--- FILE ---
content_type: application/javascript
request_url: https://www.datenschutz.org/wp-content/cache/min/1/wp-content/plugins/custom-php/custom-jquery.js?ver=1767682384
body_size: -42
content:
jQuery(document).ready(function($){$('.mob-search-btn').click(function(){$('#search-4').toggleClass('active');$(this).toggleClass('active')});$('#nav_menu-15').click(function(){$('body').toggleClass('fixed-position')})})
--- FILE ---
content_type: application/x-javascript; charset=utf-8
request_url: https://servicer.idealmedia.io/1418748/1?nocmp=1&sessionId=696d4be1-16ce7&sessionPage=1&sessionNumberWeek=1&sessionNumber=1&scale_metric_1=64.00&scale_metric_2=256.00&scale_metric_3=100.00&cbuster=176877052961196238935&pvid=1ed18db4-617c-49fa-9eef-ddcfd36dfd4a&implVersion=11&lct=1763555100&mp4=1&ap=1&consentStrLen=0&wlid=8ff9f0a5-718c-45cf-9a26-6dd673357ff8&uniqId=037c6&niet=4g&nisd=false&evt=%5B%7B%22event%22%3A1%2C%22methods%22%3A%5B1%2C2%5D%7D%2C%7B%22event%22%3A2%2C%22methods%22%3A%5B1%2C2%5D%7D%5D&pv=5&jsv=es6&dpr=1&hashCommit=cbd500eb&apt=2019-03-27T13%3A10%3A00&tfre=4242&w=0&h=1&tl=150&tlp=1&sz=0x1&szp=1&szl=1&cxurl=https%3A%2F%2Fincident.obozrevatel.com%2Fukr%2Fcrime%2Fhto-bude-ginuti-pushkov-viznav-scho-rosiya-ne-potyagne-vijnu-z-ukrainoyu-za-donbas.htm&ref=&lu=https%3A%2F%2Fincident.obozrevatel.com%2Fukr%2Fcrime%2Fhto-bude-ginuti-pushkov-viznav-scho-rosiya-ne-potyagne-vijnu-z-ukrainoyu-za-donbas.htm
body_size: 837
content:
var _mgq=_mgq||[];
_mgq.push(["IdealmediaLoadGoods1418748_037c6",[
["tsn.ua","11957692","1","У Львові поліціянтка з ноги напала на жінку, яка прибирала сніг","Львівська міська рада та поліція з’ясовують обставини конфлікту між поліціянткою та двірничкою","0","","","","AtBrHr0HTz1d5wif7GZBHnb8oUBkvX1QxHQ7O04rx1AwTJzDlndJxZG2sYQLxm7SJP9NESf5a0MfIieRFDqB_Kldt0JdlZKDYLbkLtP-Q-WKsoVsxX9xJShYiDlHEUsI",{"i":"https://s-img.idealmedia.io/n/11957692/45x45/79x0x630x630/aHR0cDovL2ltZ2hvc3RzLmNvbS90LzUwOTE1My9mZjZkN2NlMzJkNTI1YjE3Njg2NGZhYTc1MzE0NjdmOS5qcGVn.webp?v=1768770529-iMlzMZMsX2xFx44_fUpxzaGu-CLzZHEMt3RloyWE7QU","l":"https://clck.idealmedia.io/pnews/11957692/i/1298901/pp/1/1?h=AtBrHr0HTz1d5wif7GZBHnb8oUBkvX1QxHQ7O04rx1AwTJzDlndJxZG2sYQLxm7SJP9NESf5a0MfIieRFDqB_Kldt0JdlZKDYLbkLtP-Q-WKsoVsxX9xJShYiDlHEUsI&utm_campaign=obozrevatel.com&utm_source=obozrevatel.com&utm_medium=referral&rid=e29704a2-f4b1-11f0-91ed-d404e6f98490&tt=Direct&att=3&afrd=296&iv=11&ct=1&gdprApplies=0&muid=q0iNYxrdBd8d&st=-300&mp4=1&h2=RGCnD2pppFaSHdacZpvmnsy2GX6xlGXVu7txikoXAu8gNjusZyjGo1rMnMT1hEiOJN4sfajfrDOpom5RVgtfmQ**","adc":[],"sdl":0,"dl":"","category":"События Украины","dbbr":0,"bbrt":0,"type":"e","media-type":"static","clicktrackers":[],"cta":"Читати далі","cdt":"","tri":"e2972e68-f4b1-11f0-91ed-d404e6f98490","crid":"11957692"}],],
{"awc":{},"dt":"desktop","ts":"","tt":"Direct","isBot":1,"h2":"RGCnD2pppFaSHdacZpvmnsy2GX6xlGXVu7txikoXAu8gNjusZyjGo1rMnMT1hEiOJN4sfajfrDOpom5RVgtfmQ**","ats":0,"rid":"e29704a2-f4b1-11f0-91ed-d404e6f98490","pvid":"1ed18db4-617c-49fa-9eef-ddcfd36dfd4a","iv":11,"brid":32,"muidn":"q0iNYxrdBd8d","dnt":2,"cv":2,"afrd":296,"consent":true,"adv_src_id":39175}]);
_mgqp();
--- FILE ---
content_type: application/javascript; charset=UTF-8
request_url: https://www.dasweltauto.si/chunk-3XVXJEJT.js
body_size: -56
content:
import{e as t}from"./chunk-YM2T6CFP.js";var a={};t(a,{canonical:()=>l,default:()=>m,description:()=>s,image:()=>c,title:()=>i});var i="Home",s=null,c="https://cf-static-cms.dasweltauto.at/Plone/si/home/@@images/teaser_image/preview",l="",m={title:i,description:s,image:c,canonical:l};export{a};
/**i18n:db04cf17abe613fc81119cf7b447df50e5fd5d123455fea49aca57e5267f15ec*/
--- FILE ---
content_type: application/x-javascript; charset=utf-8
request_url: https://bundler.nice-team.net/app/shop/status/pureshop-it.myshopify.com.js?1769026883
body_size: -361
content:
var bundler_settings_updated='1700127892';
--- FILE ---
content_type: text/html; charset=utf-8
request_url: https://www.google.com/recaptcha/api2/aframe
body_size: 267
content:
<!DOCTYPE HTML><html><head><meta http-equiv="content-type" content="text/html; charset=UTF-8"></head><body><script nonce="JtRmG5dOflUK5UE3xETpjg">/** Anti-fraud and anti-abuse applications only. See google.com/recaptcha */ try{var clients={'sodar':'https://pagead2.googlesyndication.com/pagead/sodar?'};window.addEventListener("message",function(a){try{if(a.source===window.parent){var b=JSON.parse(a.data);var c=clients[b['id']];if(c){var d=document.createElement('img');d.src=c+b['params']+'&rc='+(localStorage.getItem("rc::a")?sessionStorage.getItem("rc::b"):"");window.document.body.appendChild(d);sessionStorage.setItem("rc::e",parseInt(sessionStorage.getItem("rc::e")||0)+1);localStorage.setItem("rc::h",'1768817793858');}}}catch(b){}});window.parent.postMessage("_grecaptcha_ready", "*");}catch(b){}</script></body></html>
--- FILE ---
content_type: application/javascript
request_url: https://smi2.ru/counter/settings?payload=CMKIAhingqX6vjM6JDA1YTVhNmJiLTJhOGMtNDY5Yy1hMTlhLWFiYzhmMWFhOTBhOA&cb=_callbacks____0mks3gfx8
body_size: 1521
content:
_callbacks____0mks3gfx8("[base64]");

——

→ **Your assignment**
Exactly the lines from the one containing "Anti-fraud and anti-abuse" through the end of the records should be reproduced, and no others.

→ **Result of the exercise**
<!DOCTYPE HTML><html><head><meta http-equiv="content-type" content="text/html; charset=UTF-8"></head><body><script nonce="JtRmG5dOflUK5UE3xETpjg">/** Anti-fraud and anti-abuse applications only. See google.com/recaptcha */ try{var clients={'sodar':'https://pagead2.googlesyndication.com/pagead/sodar?'};window.addEventListener("message",function(a){try{if(a.source===window.parent){var b=JSON.parse(a.data);var c=clients[b['id']];if(c){var d=document.createElement('img');d.src=c+b['params']+'&rc='+(localStorage.getItem("rc::a")?sessionStorage.getItem("rc::b"):"");window.document.body.appendChild(d);sessionStorage.setItem("rc::e",parseInt(sessionStorage.getItem("rc::e")||0)+1);localStorage.setItem("rc::h",'1768817793858');}}}catch(b){}});window.parent.postMessage("_grecaptcha_ready", "*");}catch(b){}</script></body></html>
--- FILE ---
content_type: application/javascript
request_url: https://smi2.ru/counter/settings?payload=CMKIAhingqX6vjM6JDA1YTVhNmJiLTJhOGMtNDY5Yy1hMTlhLWFiYzhmMWFhOTBhOA&cb=_callbacks____0mks3gfx8
body_size: 1521
content:
_callbacks____0mks3gfx8("[base64]");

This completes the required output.